[WHAT IS ASKED]
1 > Print the stretch of the essay on open source intelligence from "On some occasions, the" through "was in charge?", word for word.
2 > Decide whether each statement agrees with the essay on open source intelligence, answering yes or no and quoting the deciding words: (a) The New York Times piece on US intelligence ran the day after the war began. (b) The writer says they are a cynic. (c) The satellite images of Ukraine and Russia came from government agencies.
3 > In the essay on open source intelligence, which publication ran the article "A new era of transparent warfare beckons"?

Making progress in society without the need for hierarchical and centralised structures can seem very strange, almost unnatural. But for a few decades now, we have seen the emergence of alternatives to traditional production models based on collaboration and decentralisation.

In the 21st century, I wish to see more of these efforts, hopefully enough to bring an existential challenge to many of those venerable institutions that hold all power and where the Leviathan lives.

Vladimir reminds us that horror does not need surprise.

After having his troops, tanks and helicopters parked for weeks on the Ukrainian borders, Putin’s insane invasion took no one by surprise. As if we were reenacting a warfare version of “Waiting for Godot”, each passing day at the beginning of the year seemed stuck in time, everyone’s raison d’être on this planet determined by the agonising wait of one man’s boot stepping on the other side of a line drawn on the ground. Until that Thursday, when we wake up and read that the wait is over. The rampage of the Russian army begins, its cruelty spreads across the frozen steppes, everything to the east of Mount Goverla is covered in blood. It is a horror, but it is no surprise.

It is a triumph of military intelligence that the Russian invasion was heralded with clockwork precision, something that the New York Times noticed: “They got the timing of [Putin’s] invasion right almost to the hour”, the American daily wrote in a lengthy front-page article the day after the war began, with the bittersweet title “Accurate US intelligence did not stop Putin, but gave Biden big advantages”. A glass with a drop of water was also a glass half full.

But I am not a cynic. It was definitely an upside that the chronicle of this death was at least foretold. And that the intelligence was effective on this occasion, not like in those other times when it was conspicuous for its absence (9/11, 11M, 7/7,…) or its complicity (Iraq, Afghanistan,…).

In this matter of the Russian invasion of Ukraine, the success of intelligence was not exclusive to the NATO armies but also to civilian observers. For months, journalists, academics, researchers, activists, and even amateurs, analysed a growing pile of information that outlined Putin’s diabolical plans day by day. The peculiarity, in this case, is that this information was in the public domain, obtained by civilian individuals and organisations, often collected organically.

On some occasions, the sources came from ordinary people who, amazed to see, for example, that a formation of tanks advanced along a highway or that a squadron of helicopters crossed the skies at dawn, recorded videos on their cell phones and posted them in Twitter or TikTok. On other occasions, the sources came from private sector companies that took satellite images of remote regions in Ukraine and Russia and offered them to the media, universities or think tanks. This digital maelstrom was then collected, analysed, and reinterpreted by thousands of people who followed the conflict worldwide, reinjecting their findings into the public conversation.

Who coordinated all these efforts? Who decided what terrain to monitor, satellite photos to take, and military vehicles to focus on? Or just simply, who was in charge?

The obvious and surprising answer is that no one was. If traditionally it is the head of the CIA or MI6 or Mossad who ultimately depends on the collection and generation of intelligence, now the responsibility fell on everyone without ultimately depending on anyone.

This way of doing military intelligence is known as Open Source Intelligence (OSINT), and for years it has been bringing together collective efforts and demonstrating its capabilities. The Economist highlighted in its article “A new era of transparent warfare beckons” how OSINT has turned the invasion in Ukraine into the most transparent war conflict of all that has occurred on this planet so far. And it conceded that, although OSINT can only shed light on a small fraction of the conflict, this was a fraction free from the whims of governments and their war machines, a completely novel situation on the battlefield.

[SUPPLIED INFORMATION]
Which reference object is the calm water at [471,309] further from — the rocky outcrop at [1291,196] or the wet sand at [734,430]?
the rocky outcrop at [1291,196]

[ANSWERS BY TASK]
1 >
On some occasions, the sources came from ordinary people who, amazed to see, for example, that a formation of tanks advanced along a highway or that a squadron of helicopters crossed the skies at dawn, recorded videos on their cell phones and posted them in Twitter or TikTok. On other occasions, the sources came from private sector companies that took satellite images of remote regions in Ukraine and Russia and offered them to the media, universities or think tanks. This digital maelstrom was then collected, analysed, and reinterpreted by thousands of people who followed the conflict worldwide, reinjecting their findings into the public conversation.

Who coordinated all these efforts? Who decided what terrain to monitor, satellite photos to take, and military vehicles to focus on? Or just simply, who was in charge?

2 >
(a) Yes: "the American daily wrote in a lengthy front-page article the day after the war began"
(b) No: "But I am not a cynic."
(c) No: "the sources came from private sector companies that took satellite images of remote regions in Ukraine and Russia"

3 > The Economist.